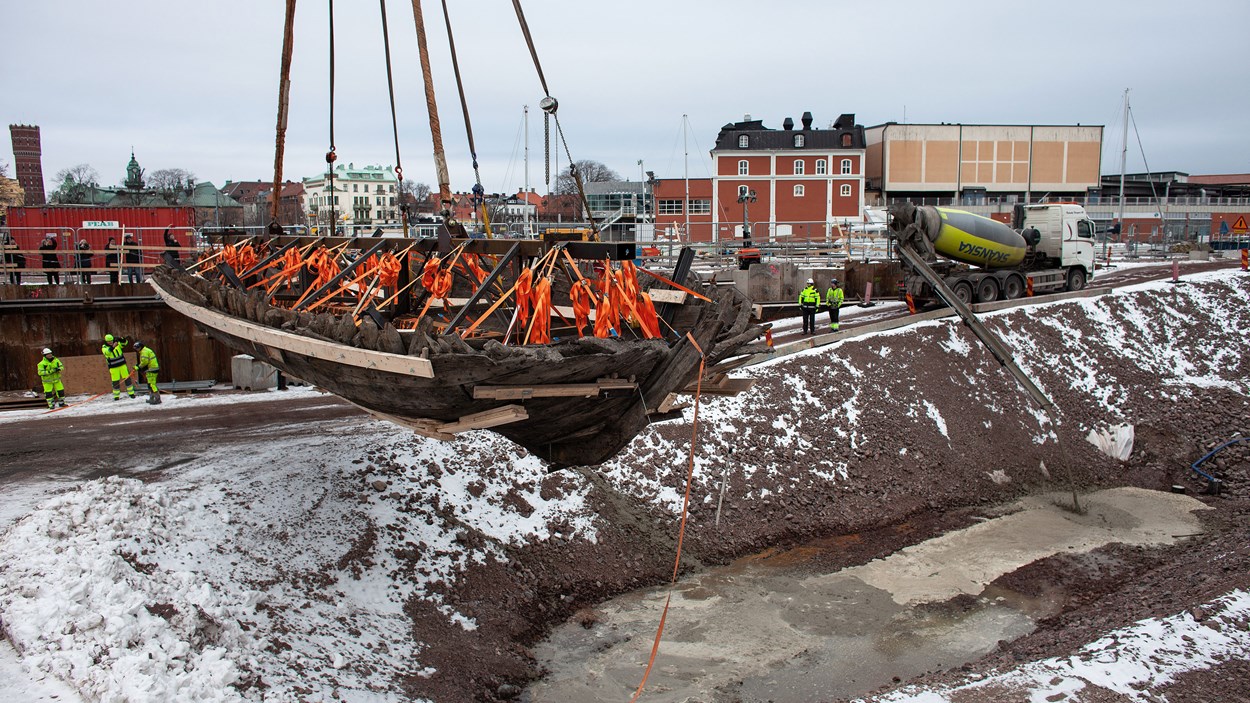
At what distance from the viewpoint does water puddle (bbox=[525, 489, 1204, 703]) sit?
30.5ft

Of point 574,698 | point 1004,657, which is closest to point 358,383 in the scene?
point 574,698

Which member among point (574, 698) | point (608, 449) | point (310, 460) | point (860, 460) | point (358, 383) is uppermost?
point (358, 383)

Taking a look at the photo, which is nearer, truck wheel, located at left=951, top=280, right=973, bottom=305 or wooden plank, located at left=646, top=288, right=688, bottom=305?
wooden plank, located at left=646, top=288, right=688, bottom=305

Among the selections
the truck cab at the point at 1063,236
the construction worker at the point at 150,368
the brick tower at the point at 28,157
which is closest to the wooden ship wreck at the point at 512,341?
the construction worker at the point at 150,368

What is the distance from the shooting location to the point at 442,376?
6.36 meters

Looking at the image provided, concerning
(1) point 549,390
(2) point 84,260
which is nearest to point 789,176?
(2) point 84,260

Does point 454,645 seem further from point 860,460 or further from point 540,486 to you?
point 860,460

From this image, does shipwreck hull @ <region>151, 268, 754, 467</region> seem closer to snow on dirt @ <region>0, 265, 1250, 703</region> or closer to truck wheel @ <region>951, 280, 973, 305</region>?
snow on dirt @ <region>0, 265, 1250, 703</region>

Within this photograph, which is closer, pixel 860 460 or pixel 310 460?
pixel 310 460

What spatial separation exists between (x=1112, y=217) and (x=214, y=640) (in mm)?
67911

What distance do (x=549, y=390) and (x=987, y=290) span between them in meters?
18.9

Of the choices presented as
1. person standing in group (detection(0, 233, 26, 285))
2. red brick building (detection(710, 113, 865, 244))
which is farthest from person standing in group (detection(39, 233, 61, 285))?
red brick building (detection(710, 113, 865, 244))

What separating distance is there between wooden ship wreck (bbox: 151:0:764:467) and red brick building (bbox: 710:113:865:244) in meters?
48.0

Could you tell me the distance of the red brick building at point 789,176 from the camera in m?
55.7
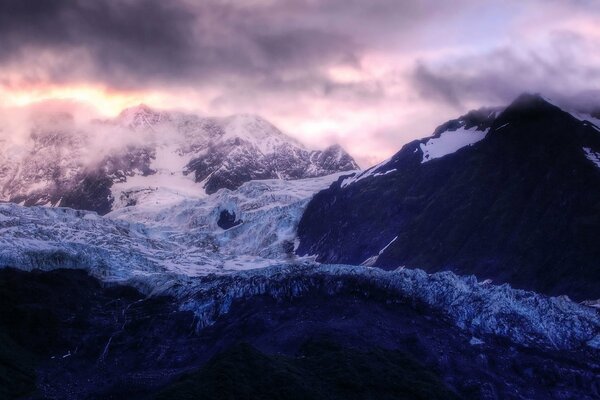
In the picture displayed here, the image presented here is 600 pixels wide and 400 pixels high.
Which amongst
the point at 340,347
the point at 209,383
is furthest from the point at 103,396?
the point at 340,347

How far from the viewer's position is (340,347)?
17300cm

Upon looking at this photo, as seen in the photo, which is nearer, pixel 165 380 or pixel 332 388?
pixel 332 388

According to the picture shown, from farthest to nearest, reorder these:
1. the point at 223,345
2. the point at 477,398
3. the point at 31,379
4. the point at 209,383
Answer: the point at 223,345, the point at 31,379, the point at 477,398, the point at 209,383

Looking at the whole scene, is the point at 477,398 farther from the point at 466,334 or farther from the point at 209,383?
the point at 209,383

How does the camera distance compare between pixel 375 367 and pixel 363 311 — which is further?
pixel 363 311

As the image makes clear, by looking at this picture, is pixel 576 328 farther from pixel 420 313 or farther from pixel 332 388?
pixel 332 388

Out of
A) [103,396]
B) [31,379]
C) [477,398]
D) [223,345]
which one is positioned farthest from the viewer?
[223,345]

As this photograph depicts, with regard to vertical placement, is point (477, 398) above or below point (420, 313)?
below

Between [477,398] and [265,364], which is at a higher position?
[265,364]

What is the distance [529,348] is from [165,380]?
###
指示内容 =
「Between [477,398] and」を含む行から始まり、データの末尾で終わる範囲の行をすべて書き直してください。その際、回答に含まれる座標の数値それぞれに58を加えてください。

出力全文 =
Between [477,398] and [265,364], which is at a higher position?
[323,422]

What is the distance [529,348] is from [165,380]?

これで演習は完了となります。